Eskalation! KFC Uerdingens "Monster"-Mäzen Ponomarev mit heftigem Wutanfall

Krefeld - Schlimmer Ausraster in der Kabine! Laut einem WhatsApp-Audio eines aktuellen Spielers ist KFC Uerdingens Mäzen Mikhail Ponomarev nach der 0:3-Pleite gegen den SV Waldhof Mannheim ausgerastet.

Heiko Vogel wurde wenige Stunden nach dem angeblichen Wutanfall von Präsident Mikhail Ponomarev als Trainer gefeuert. (Archivbild)
Heiko Vogel wurde wenige Stunden nach dem angeblichen Wutanfall von Präsident Mikhail Ponomarev als Trainer gefeuert. (Archivbild)  © Tobias Hase/dpa

Das schreibt der "Express". Dem Bericht zufolge habe der Akteur die Sprachnachricht an mehrere ehemalige Kicker des KFC geschickt.

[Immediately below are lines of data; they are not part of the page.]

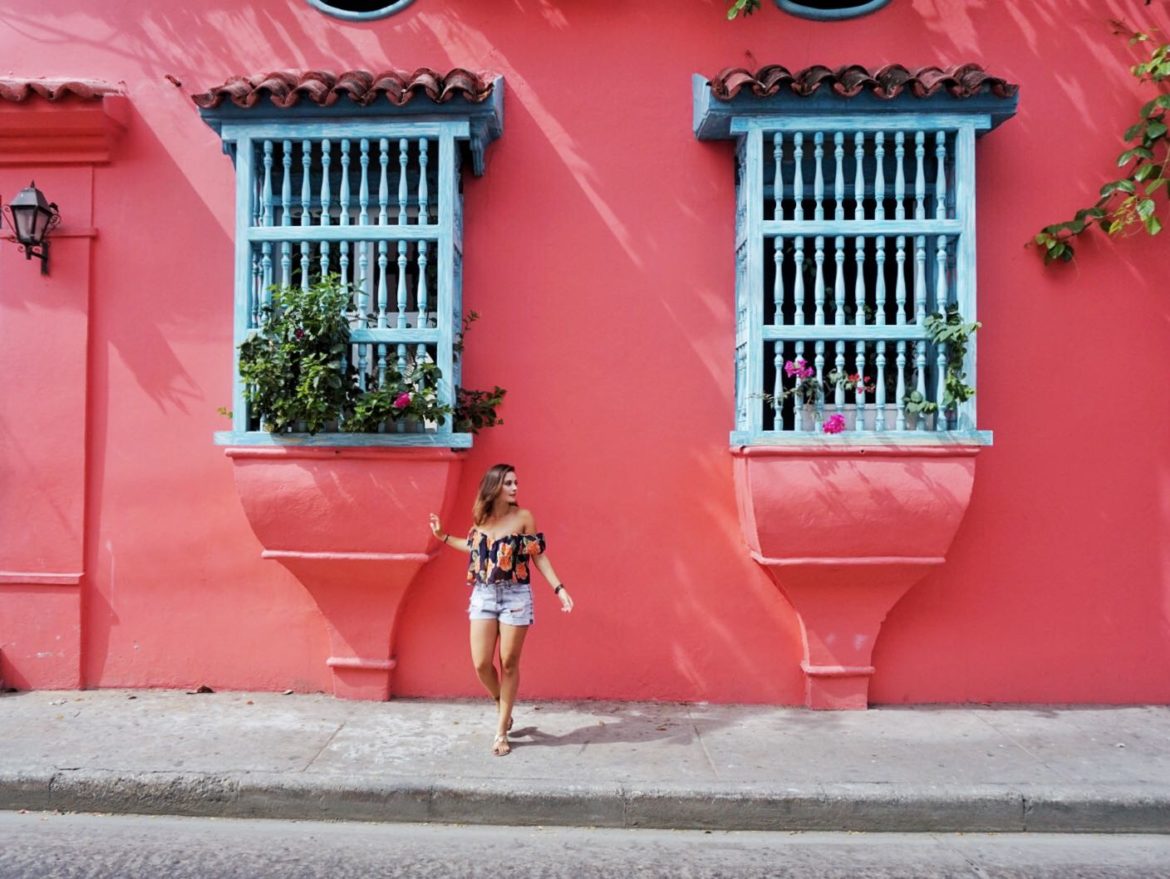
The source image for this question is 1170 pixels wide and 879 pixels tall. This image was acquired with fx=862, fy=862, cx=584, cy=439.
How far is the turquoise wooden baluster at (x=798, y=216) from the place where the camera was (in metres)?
4.84

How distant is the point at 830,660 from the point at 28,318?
541 cm

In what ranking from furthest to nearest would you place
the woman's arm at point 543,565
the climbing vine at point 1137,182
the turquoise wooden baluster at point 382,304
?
1. the climbing vine at point 1137,182
2. the turquoise wooden baluster at point 382,304
3. the woman's arm at point 543,565

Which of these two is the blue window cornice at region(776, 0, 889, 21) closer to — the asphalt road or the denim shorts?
the denim shorts

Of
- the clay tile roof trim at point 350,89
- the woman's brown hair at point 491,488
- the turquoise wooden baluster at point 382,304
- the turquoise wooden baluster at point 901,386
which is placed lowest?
the woman's brown hair at point 491,488

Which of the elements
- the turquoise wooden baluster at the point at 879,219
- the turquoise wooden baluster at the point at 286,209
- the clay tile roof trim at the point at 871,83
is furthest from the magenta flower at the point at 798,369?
the turquoise wooden baluster at the point at 286,209

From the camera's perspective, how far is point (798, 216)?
196 inches

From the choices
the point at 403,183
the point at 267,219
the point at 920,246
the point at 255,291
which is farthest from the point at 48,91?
the point at 920,246

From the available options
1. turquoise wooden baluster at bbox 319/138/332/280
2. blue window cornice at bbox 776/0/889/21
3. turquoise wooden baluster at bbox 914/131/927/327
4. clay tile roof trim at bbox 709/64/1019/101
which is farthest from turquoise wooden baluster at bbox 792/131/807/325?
turquoise wooden baluster at bbox 319/138/332/280

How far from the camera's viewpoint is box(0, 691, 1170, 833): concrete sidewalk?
12.9 ft

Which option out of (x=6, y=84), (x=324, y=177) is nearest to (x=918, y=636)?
(x=324, y=177)

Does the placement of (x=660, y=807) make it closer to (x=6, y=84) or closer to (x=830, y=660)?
(x=830, y=660)

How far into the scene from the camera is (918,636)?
5.25m

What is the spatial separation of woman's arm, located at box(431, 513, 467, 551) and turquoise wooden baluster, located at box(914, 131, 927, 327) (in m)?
2.83

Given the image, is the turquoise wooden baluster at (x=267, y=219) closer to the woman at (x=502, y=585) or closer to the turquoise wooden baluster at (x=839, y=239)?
the woman at (x=502, y=585)
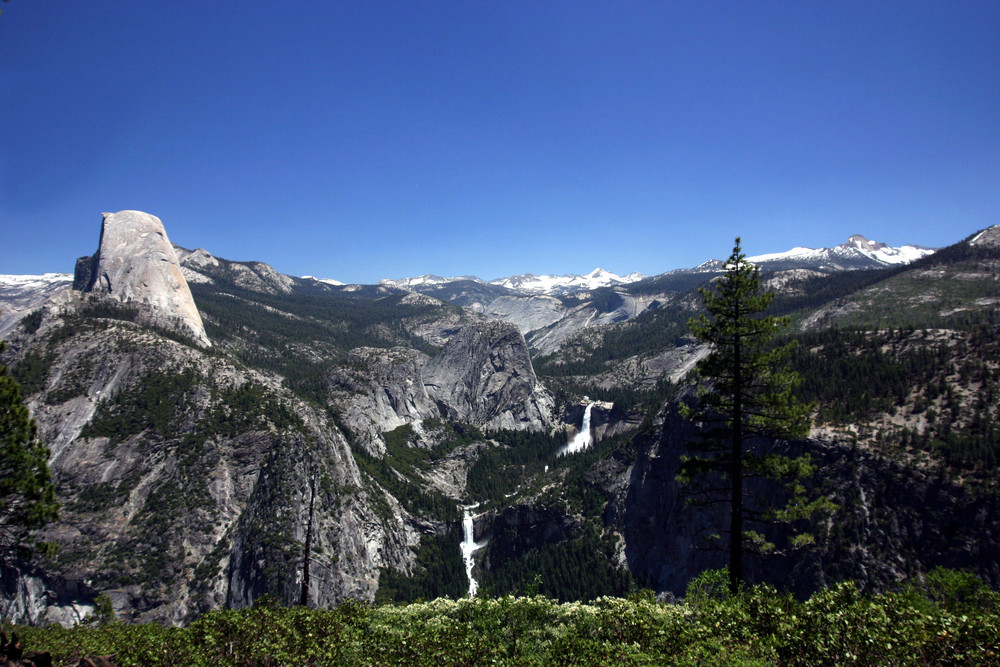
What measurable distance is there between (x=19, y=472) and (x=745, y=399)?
1168 inches

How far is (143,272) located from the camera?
123 m

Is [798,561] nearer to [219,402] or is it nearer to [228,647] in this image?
[228,647]

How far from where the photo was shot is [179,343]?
10131cm

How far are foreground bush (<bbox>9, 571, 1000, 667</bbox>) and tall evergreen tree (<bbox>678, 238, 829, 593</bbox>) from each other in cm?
360

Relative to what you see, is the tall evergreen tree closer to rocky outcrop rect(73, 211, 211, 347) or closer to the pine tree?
the pine tree

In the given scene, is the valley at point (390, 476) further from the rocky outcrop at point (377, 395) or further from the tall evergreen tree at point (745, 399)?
the tall evergreen tree at point (745, 399)

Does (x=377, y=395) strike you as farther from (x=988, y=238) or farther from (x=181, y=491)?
(x=988, y=238)

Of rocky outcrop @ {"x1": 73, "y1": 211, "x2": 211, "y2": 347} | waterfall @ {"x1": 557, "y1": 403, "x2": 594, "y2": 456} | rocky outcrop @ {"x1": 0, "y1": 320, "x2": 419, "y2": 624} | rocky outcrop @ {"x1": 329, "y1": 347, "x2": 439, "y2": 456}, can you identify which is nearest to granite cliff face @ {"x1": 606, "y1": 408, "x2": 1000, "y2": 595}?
rocky outcrop @ {"x1": 0, "y1": 320, "x2": 419, "y2": 624}

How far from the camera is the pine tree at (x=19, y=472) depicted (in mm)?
18031

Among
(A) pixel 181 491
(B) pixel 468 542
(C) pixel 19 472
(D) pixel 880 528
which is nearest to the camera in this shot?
(C) pixel 19 472

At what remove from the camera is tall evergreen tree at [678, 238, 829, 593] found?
17250 mm

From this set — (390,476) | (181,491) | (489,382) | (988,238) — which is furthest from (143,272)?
(988,238)

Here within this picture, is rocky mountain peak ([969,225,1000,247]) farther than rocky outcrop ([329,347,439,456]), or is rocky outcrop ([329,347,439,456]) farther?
rocky mountain peak ([969,225,1000,247])

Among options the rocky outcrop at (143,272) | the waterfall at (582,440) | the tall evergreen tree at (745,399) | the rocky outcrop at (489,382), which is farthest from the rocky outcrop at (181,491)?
the tall evergreen tree at (745,399)
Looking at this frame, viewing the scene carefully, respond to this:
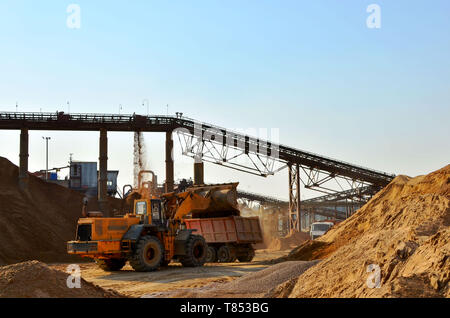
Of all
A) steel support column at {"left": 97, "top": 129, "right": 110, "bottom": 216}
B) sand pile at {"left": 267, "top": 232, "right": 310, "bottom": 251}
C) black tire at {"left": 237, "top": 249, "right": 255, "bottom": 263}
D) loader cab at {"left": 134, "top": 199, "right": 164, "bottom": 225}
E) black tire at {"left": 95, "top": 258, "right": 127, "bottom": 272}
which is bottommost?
sand pile at {"left": 267, "top": 232, "right": 310, "bottom": 251}

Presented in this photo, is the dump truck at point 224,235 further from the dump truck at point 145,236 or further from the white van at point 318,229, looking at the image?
the white van at point 318,229

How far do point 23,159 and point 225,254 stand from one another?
1976 centimetres

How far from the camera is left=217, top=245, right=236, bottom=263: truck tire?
83.7ft

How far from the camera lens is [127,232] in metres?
20.0

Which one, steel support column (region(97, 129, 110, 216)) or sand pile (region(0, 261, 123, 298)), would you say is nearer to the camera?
sand pile (region(0, 261, 123, 298))

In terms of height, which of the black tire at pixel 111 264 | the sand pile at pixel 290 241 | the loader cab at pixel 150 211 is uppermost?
the loader cab at pixel 150 211

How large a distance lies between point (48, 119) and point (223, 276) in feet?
85.5

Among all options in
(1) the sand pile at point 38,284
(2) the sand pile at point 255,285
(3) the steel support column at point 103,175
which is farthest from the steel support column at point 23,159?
(1) the sand pile at point 38,284

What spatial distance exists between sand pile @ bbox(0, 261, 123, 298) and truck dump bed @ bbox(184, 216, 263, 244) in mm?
14281

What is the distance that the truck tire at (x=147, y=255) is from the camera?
1962cm

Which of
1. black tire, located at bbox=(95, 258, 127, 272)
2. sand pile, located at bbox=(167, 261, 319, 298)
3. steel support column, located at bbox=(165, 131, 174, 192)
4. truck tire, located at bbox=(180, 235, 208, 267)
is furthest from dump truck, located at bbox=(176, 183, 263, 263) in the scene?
steel support column, located at bbox=(165, 131, 174, 192)

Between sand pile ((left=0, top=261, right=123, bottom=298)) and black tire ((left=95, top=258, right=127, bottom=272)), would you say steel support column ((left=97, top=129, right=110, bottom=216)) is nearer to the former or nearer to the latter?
black tire ((left=95, top=258, right=127, bottom=272))

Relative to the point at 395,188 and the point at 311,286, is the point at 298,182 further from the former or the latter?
the point at 311,286
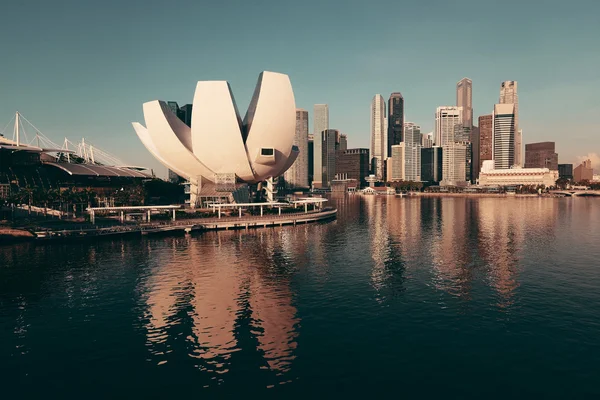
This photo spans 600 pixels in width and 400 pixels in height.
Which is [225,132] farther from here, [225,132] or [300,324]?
[300,324]

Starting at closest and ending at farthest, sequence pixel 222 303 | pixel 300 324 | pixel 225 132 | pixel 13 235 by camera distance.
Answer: pixel 300 324, pixel 222 303, pixel 13 235, pixel 225 132

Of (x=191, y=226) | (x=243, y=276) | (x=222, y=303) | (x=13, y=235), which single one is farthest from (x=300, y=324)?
(x=13, y=235)

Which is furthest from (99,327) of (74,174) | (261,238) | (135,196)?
(74,174)

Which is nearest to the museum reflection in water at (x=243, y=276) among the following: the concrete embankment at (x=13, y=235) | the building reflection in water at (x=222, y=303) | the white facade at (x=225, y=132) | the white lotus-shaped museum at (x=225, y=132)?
the building reflection in water at (x=222, y=303)

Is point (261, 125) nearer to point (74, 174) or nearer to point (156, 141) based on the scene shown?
point (156, 141)

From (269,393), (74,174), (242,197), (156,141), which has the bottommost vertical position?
(269,393)

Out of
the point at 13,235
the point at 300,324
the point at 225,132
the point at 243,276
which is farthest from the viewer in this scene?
the point at 225,132

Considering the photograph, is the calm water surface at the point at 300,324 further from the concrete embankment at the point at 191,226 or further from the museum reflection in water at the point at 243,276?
the concrete embankment at the point at 191,226

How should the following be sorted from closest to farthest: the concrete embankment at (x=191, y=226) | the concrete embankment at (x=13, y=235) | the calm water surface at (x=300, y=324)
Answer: the calm water surface at (x=300, y=324)
the concrete embankment at (x=13, y=235)
the concrete embankment at (x=191, y=226)
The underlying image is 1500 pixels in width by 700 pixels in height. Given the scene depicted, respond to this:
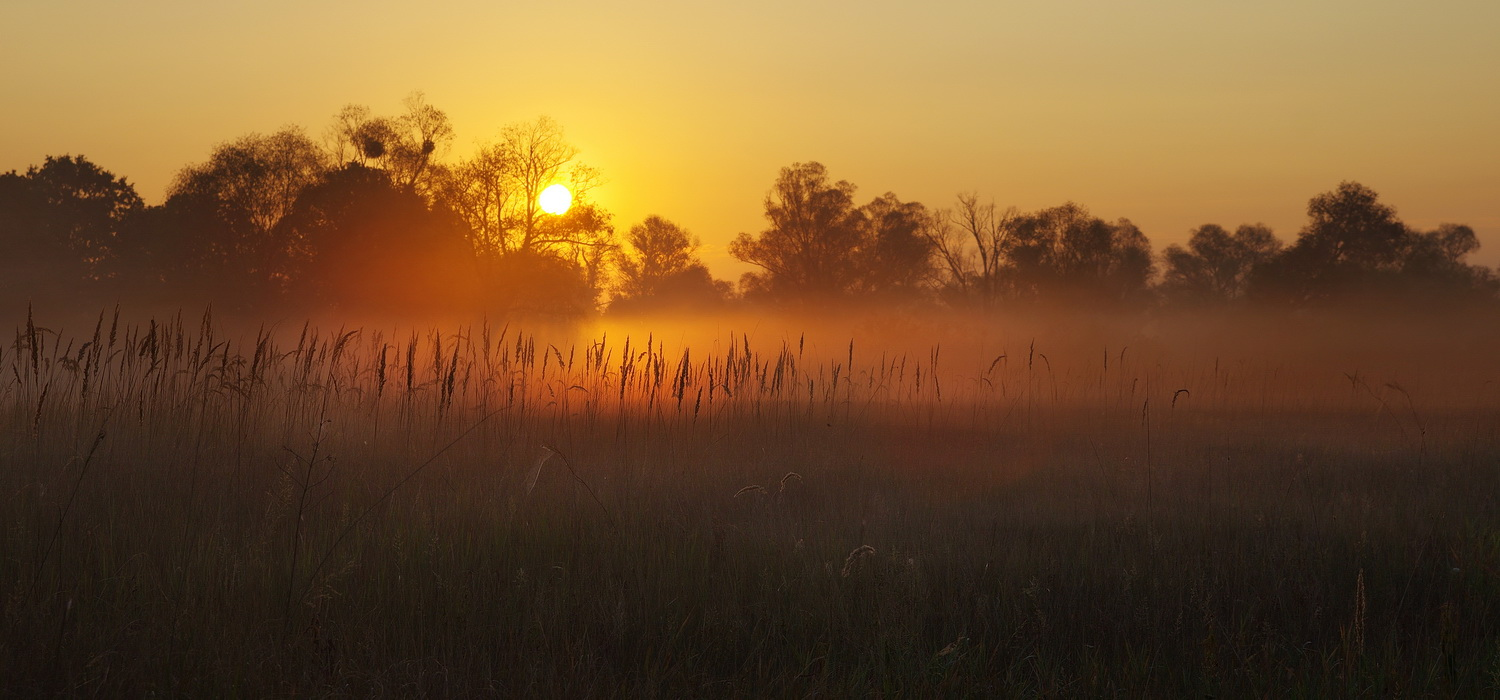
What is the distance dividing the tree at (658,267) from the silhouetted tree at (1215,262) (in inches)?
1007

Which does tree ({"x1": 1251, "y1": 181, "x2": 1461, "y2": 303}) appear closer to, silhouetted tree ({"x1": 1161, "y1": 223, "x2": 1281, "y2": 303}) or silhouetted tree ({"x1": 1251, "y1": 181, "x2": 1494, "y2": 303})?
silhouetted tree ({"x1": 1251, "y1": 181, "x2": 1494, "y2": 303})

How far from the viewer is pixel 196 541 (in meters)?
4.24

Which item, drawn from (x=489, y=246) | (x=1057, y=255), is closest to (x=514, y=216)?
(x=489, y=246)

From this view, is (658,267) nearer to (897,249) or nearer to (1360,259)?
(897,249)

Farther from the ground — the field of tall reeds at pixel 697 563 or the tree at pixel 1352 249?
the tree at pixel 1352 249

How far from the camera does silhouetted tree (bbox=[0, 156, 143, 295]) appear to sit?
30562 mm

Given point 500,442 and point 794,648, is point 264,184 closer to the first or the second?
point 500,442

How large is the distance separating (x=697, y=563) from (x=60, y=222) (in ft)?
122

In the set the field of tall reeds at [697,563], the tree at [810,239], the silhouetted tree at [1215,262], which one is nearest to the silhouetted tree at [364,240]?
the tree at [810,239]

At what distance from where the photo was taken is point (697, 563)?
426 cm

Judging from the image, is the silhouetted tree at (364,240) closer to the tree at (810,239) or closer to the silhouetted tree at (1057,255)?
the tree at (810,239)

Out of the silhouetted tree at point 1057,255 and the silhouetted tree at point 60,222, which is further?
the silhouetted tree at point 1057,255

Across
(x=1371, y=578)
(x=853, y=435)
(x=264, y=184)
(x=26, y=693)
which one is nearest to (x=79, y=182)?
(x=264, y=184)

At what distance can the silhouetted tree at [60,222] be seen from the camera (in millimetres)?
30562
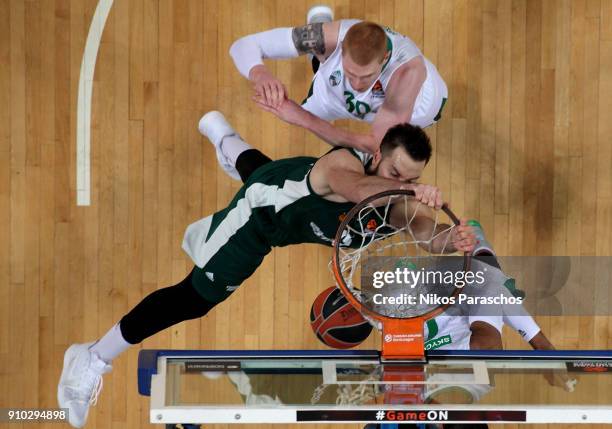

Erst jetzt kam heraus, wie heftig der russische Präsident in der Kabine gewütet haben soll.

Der namentlich nicht genannte Spieler wird wie folgt zitiert: "Ich hatte ja schon viele Ansprachen. Aber der ist so eskaliert, so ein Monster habe ich in meiner ganzen Karriere noch nicht erlebt".

Der Investor habe minutenlang in der Kabine herumgeschrien, mit der Faust gegen einen Kühlschrank geschlagen und einen Tisch durch die Gegend getreten.

Für manche sei diese Schimpftirade, in der auch die Beschimpfungen "Idiot" und "Arschloch" gefallen sein sollen, mental zu viel gewesen: "Unsere Physios hätten fast geweint", so der Spieler, der weiter meinte: "Das war geisteskrank. Hätte der ein Messer gehabt, der hätte uns alle gemetzelt."

Nur wenigen Stunden nach diesem angeblichen, nervenaufreibenden Vorfall wurde Trainer Heiko Vogel beurlaubt (TAG24 berichtete).

Vier Trainerentlassungen 2019: KFC Uerdingen auf der verzweifelten Suche nach Kontinuität

Mäzen Mikhail Ponomarev soll heftig ausgerastet sein. (Archivbild)
Mäzen Mikhail Ponomarev soll heftig ausgerastet sein. (Archivbild)  © Roland Weihrauch/dpa

Damit kehrt beim hochgehandelten und stark besetzten KFC auch weiterhin keine Ruhe ein. Erst die Entlassung, nun die Aufregung um das Audio.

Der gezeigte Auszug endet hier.